Rewrite these items with every "snow spray" changed to "snow plume", leaving all other text as it is. Leave the pictures out of your version.

____ RECORDS FOR THIS TASK

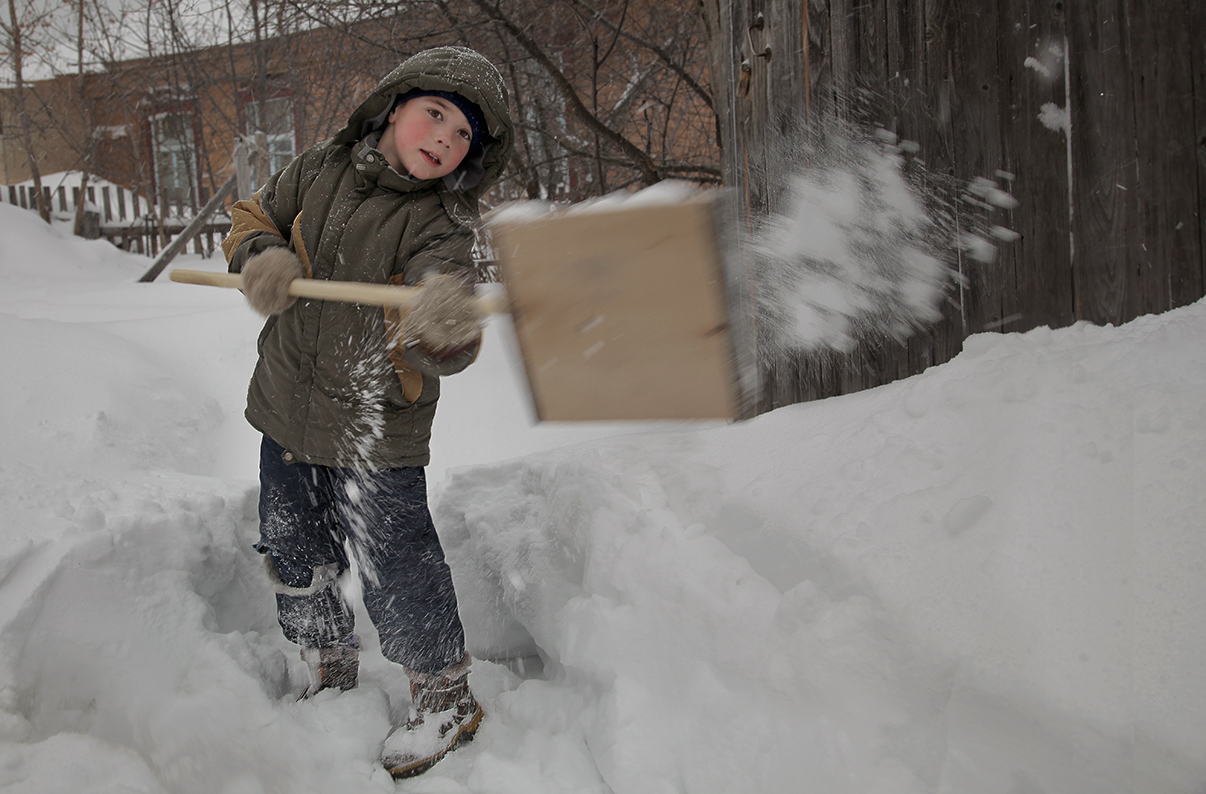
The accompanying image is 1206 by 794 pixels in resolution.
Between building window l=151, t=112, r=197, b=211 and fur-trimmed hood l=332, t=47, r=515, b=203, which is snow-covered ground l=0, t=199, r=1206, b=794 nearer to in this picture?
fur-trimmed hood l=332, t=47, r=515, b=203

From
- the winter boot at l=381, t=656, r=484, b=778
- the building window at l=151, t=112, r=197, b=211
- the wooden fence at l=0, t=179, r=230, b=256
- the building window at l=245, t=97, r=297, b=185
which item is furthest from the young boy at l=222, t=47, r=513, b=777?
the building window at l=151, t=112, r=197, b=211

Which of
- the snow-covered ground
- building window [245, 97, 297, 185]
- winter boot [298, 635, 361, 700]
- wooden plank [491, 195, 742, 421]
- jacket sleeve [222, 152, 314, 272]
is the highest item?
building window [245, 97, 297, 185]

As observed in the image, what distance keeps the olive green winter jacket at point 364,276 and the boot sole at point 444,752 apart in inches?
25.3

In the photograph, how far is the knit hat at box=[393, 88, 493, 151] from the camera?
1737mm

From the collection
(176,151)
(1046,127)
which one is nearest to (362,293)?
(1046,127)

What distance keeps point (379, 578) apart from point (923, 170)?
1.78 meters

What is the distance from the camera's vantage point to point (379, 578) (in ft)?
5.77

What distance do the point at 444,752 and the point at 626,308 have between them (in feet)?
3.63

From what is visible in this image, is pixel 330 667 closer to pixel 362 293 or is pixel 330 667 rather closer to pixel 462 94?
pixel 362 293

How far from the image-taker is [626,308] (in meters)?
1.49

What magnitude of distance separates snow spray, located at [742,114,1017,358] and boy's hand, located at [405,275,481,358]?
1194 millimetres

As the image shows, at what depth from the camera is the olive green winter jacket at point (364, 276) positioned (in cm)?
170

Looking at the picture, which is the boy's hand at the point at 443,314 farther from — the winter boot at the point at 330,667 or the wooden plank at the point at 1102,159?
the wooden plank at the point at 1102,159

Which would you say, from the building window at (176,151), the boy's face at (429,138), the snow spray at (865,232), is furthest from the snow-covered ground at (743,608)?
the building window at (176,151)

________

TASK RESPONSE:
The accompanying image is 1206 by 794 pixels in resolution.
Between building window l=151, t=112, r=197, b=211 and fur-trimmed hood l=332, t=47, r=515, b=203, which is snow-covered ground l=0, t=199, r=1206, b=794 nearer to in this picture?
fur-trimmed hood l=332, t=47, r=515, b=203

From
- the winter boot at l=381, t=656, r=484, b=778
- the building window at l=151, t=112, r=197, b=211
- the wooden fence at l=0, t=179, r=230, b=256
- the building window at l=245, t=97, r=297, b=185
which item is furthest from the young boy at l=222, t=47, r=513, b=777?
the building window at l=151, t=112, r=197, b=211

Which of
- the snow-covered ground
- building window [245, 97, 297, 185]
- winter boot [298, 635, 361, 700]
- wooden plank [491, 195, 742, 421]
- jacket sleeve [222, 152, 314, 272]
is the highest item?
building window [245, 97, 297, 185]

As observed in the image, what distance keeps the olive green winter jacket at point 364,276 and the boot sole at point 444,752 apart in inches?
25.3

In the photograph, how far is the knit hat at box=[393, 88, 493, 151] from the camera?
1737mm

From the collection
(176,151)
(1046,127)
which one is nearest to (362,293)?
(1046,127)

What distance keeps point (379, 578) apart from point (923, 170)?
1.78 meters

What is the distance from the camera's vantage point to point (379, 578) (in ft)?
5.77

What distance do the point at 444,752 and the point at 626,308 have between them (in feet)?
3.63

From what is visible in this image, is pixel 330 667 closer to pixel 362 293 or is pixel 330 667 rather closer to pixel 462 94?
pixel 362 293

How far from the image-taker is [626,308] (in meters)?
1.49

What magnitude of distance separates snow plume, located at [742,114,1017,358] and boy's hand, located at [405,275,481,358]?
1194 millimetres

As the image shows, at what depth from the camera is the olive green winter jacket at point (364, 276) positioned (in cm)?
170

Looking at the picture, which is the boy's hand at the point at 443,314 farther from — the winter boot at the point at 330,667 or the wooden plank at the point at 1102,159?
the wooden plank at the point at 1102,159

Which would you say, from the building window at (176,151), the boy's face at (429,138), the snow plume at (865,232), is furthest from the snow-covered ground at (743,608)?
the building window at (176,151)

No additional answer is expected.